WRITTEN REQUEST: Reproduce in full, word for word, the column below on profiling people for business technology alignment.

EXTRACTED TEXT:
☆ ☆ ☆ ☆ ☆ ☆ ☆
Lots of people I know strongly believe that business technology alignment depends almost completely on the quality and availability of the right people at the right time. Do you agree? Take a look at Figure 1 — an unbalanced scorecard. It’s a tool to help you profile your people according to their capability, energy, ambition — and a few other characteristics.
Clearly, the goal is the assembly of a bunch of smart, sane, energetic and appropriately ambitious professionals.
But what does smart mean?
Figure 1 (at the bottom of this column) presents at least three kinds of knowledge which, of course, need to be integrated.
Generic, structured knowledge includes facts, concepts, principles and formulae that describe what things are and how they work. Finance is a good generic, structured field. Computer Science is another one. College students major in these fields.
Industry-specific knowledge comes from different sources. A little comes from colleges and universities, but most of it comes from on-the-job experience, training and industry certifications.
Company-specific knowledge comes from time spent in the trenches of your particular corporate domain. We often place great value in institutional memory, but be careful about how easily distorted such memory becomes. People with political agendas are terrific at re-writing history to match their current vested interests.
When we talk about “smart,” we’re talking about depth in the three knowledge classes as well as the ability to integrate them into insights, inferences and decision-making. But while “intelligence” is fed by integrated knowledge combined with raw intellectual horsepower, energy and ambition are measured independently. Have you ever tried to measure them?
Some of your people are really smart and some are not. Some work at understanding existing and emerging business technology trends, and some don’t. Some even work at increasing their natural energy levels, but most don’t.
Some want your job; some are clueless. Some are evil; some are sweet. Some got where they are mysteriously; some really earned it. Who are the “keepers”?
If you’re in charge, you need a large bag of tricks — and the will to frequently reach into it for just the right one. There’s not too much you can do about raw horsepower — we’re born with the basics — but there’s a lot you can do about the availability and insertion of knowledge, especially industry and firm specific knowledge.
☆ ☆ ☆ ☆ ☆ ☆ ☆
STORED DATA:
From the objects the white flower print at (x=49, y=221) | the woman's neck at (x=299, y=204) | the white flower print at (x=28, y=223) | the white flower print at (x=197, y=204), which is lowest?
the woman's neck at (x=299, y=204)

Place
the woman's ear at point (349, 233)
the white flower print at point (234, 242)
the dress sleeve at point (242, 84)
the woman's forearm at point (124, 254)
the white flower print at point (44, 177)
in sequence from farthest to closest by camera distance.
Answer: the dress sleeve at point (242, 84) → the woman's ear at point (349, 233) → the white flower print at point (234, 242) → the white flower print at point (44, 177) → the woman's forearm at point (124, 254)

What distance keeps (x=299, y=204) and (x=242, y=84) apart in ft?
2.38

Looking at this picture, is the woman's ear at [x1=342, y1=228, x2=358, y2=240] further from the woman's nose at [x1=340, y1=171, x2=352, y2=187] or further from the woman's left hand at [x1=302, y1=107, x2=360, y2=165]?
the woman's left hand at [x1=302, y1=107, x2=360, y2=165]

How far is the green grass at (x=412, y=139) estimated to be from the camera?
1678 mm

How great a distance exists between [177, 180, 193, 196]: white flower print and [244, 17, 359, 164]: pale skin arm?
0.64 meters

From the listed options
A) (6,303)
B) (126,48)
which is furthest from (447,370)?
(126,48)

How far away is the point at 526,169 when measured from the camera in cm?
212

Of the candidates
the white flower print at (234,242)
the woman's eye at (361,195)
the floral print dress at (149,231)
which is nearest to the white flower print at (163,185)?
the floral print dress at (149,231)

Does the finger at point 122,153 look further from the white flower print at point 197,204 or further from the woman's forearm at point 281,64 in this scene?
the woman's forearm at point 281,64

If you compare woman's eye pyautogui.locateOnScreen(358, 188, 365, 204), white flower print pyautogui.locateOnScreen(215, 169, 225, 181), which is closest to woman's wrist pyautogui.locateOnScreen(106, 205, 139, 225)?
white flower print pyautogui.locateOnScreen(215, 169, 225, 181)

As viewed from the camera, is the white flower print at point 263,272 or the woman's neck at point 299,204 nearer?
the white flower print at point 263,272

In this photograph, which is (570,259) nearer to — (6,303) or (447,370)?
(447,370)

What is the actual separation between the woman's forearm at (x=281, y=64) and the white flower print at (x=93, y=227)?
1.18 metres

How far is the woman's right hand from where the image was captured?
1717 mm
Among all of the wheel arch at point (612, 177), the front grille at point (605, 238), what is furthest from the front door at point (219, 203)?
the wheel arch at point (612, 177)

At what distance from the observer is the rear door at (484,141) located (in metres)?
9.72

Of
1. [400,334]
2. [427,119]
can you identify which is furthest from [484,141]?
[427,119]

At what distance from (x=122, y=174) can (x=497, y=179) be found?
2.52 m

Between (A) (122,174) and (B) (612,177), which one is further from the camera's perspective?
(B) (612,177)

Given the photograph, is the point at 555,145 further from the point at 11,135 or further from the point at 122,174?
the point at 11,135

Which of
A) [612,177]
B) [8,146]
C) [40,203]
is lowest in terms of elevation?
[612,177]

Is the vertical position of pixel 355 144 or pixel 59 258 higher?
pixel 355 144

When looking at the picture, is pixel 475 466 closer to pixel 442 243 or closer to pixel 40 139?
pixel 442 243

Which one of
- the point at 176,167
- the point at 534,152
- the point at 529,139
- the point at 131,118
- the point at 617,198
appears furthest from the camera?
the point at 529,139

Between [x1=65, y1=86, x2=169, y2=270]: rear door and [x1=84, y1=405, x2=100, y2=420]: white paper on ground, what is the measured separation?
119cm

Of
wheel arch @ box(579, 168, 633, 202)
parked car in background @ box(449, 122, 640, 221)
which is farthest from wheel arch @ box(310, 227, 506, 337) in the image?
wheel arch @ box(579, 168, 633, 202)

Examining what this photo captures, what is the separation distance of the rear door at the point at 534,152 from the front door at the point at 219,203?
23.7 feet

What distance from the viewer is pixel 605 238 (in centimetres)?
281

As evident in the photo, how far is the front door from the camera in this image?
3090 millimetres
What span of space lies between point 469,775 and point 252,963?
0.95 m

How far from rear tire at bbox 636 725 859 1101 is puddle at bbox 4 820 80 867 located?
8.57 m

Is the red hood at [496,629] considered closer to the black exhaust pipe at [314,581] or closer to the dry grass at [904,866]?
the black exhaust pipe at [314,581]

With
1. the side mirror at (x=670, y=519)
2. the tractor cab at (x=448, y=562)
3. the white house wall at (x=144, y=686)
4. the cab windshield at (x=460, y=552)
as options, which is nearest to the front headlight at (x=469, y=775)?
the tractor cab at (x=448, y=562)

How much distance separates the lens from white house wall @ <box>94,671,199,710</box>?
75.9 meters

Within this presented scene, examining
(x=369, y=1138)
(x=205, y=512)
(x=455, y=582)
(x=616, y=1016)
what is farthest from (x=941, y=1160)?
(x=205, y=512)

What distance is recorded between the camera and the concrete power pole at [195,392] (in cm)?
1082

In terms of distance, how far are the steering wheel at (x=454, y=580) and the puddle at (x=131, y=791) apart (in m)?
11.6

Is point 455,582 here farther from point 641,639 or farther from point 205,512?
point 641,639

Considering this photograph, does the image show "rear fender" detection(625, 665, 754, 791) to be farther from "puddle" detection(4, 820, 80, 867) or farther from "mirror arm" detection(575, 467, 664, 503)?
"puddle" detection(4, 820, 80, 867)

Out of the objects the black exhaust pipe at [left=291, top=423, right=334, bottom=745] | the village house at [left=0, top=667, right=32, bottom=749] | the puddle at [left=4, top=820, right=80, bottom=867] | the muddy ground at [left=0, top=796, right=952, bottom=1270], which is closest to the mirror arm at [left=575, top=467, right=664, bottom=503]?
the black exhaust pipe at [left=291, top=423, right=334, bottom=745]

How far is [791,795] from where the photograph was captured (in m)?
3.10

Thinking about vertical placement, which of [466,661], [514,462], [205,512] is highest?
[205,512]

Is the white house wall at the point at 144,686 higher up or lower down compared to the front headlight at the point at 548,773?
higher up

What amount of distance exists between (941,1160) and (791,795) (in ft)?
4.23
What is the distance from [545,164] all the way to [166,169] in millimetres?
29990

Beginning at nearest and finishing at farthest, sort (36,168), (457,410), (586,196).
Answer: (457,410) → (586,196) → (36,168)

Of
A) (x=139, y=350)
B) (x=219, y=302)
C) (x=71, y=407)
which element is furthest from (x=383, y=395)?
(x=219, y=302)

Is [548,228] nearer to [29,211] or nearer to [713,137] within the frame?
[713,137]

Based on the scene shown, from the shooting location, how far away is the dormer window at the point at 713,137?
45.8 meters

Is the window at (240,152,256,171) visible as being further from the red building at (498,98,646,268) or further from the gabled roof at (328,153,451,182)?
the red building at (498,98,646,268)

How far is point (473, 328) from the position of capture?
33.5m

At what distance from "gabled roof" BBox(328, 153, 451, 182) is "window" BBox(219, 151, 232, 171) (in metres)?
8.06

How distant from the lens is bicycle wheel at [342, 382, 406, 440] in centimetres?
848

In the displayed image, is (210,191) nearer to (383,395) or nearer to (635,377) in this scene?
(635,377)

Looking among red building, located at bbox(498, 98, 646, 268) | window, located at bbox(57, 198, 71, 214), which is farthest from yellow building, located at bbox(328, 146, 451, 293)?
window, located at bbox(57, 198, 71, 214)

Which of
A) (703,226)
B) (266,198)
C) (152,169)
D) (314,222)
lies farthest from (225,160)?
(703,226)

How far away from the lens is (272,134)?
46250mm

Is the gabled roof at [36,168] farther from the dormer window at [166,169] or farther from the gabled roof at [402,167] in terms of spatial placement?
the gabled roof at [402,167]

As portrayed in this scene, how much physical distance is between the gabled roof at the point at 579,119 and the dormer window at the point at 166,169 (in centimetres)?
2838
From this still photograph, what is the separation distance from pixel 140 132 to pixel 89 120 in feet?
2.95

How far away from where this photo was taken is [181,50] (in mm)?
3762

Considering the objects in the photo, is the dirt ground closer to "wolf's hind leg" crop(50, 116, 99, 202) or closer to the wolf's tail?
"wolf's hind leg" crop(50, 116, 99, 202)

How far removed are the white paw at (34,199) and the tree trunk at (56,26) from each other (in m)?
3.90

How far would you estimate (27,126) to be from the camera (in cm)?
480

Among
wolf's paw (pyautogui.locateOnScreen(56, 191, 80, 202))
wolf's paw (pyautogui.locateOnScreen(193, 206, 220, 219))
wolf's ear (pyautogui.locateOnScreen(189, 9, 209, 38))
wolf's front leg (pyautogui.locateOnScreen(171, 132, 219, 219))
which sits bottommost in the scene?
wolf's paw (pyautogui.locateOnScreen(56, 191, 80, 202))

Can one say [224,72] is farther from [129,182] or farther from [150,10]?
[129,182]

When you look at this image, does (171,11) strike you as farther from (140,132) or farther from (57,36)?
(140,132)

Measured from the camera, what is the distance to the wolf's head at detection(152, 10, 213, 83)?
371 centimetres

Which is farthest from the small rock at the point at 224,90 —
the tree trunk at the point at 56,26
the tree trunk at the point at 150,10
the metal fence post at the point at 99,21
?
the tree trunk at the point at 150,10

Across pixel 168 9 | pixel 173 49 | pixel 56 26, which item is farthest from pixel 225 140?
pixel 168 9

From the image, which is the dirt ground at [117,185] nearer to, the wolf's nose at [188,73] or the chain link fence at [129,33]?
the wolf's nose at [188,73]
☆ ☆ ☆ ☆ ☆ ☆ ☆
COMPLETE RESPONSE:
Lots of people I know strongly believe that business technology alignment depends almost completely on the quality and availability of the right people at the right time. Do you agree? Take a look at Figure 1 — an unbalanced scorecard. It’s a tool to help you profile your people according to their capability, energy, ambition — and a few other characteristics.
Clearly, the goal is the assembly of a bunch of smart, sane, energetic and appropriately ambitious professionals.
But what does smart mean?
Figure 1 (at the bottom of this column) presents at least three kinds of knowledge which, of course, need to be integrated.
Generic, structured knowledge includes facts, concepts, principles and formulae that describe what things are and how they work. Finance is a good generic, structured field. Computer Science is another one. College students major in these fields.
Industry-specific knowledge comes from different sources. A little comes from colleges and universities, but most of it comes from on-the-job experience, training and industry certifications.
Company-specific knowledge comes from time spent in the trenches of your particular corporate domain. We often place great value in institutional memory, but be careful about how easily distorted such memory becomes. People with political agendas are terrific at re-writing history to match their current vested interests.
When we talk about “smart,” we’re talking about depth in the three knowledge classes as well as the ability to integrate them into insights, inferences and decision-making. But while “intelligence” is fed by integrated knowledge combined with raw intellectual horsepower, energy and ambition are measured independently. Have you ever tried to measure them?
Some of your people are really smart and some are not. Some work at understanding existing and emerging business technology trends, and some don’t. Some even work at increasing their natural energy levels, but most don’t.
Some want your job; some are clueless. Some are evil; some are sweet. Some got where they are mysteriously; some really earned it. Who are the “keepers”?
If you’re in charge, you need a large bag of tricks — and the will to frequently reach into it for just the right one. There’s not too much you can do about raw horsepower — we’re born with the basics — but there’s a lot you can do about the availability and insertion of knowledge, especially industry and firm specific knowledge.